BMW stopped selling diesels in the US just about the time the G01 X3 came out. The X3 30d was ready to go here before they pulled the plug. The emissions warranty issues were the final straw for diesels here. Also, DPF's probably lowered diesels' fuel economy. With direct injection and turbocharging, BMW gasoline engines are getting closer to diesels' efficiency. Frau Putzer's X3 has only made on road trip in almost four years, about a 50/50 mix of interstate and rural surface highways. It got 31.3 MPG.

SUV's don't like to go fast. They have a relatively high drag coefficient (Cd) and a large cross-sectional area (A).

GOAL OF THE EXERCISE ▸ According to the post about BMW diesels, what was the final straw for diesels in the US?

THE DATA ▸
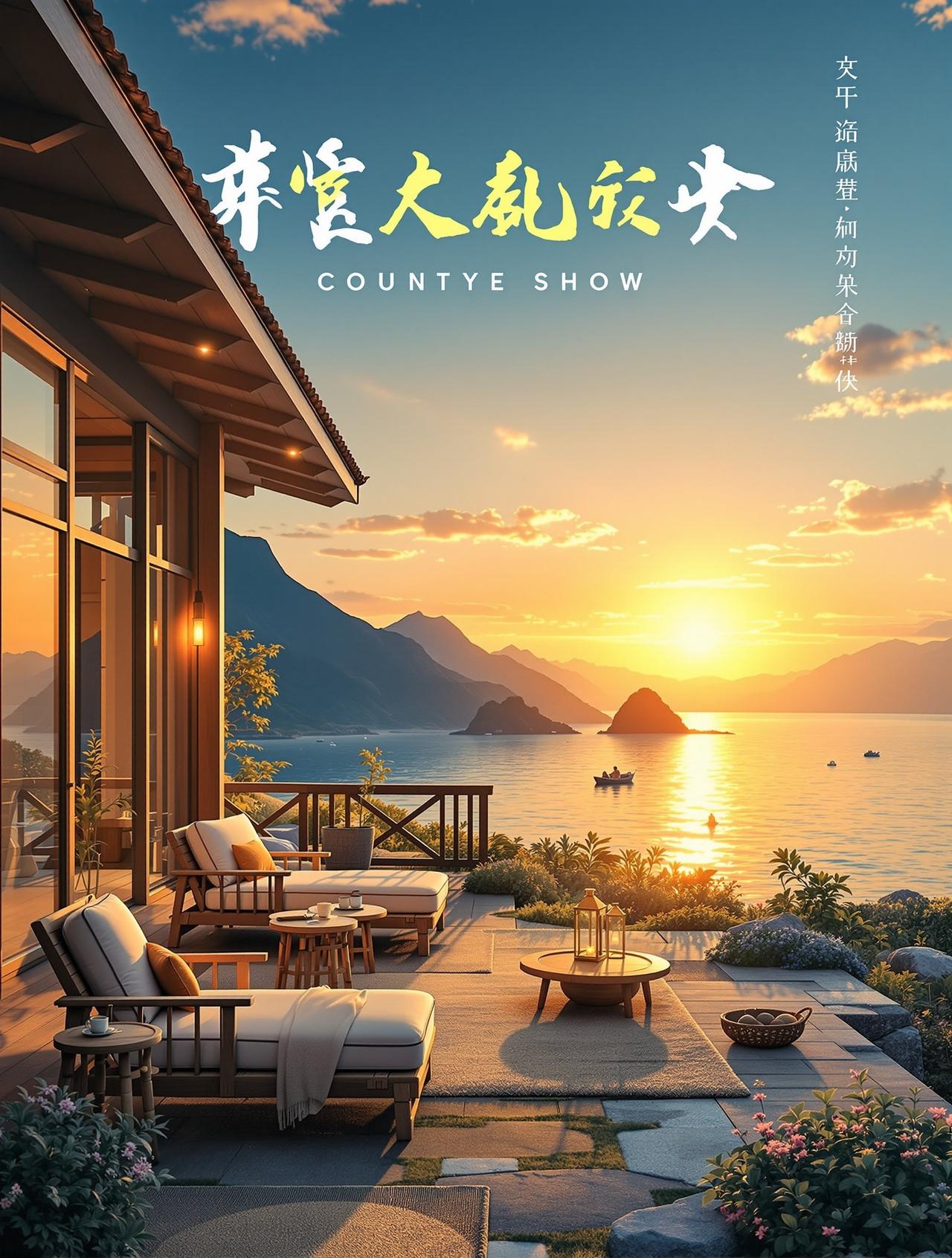 向往的生活第八季 - xo影院海报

SOLUTION FOR THIS EXERCISE ▸ The emissions warranty issues.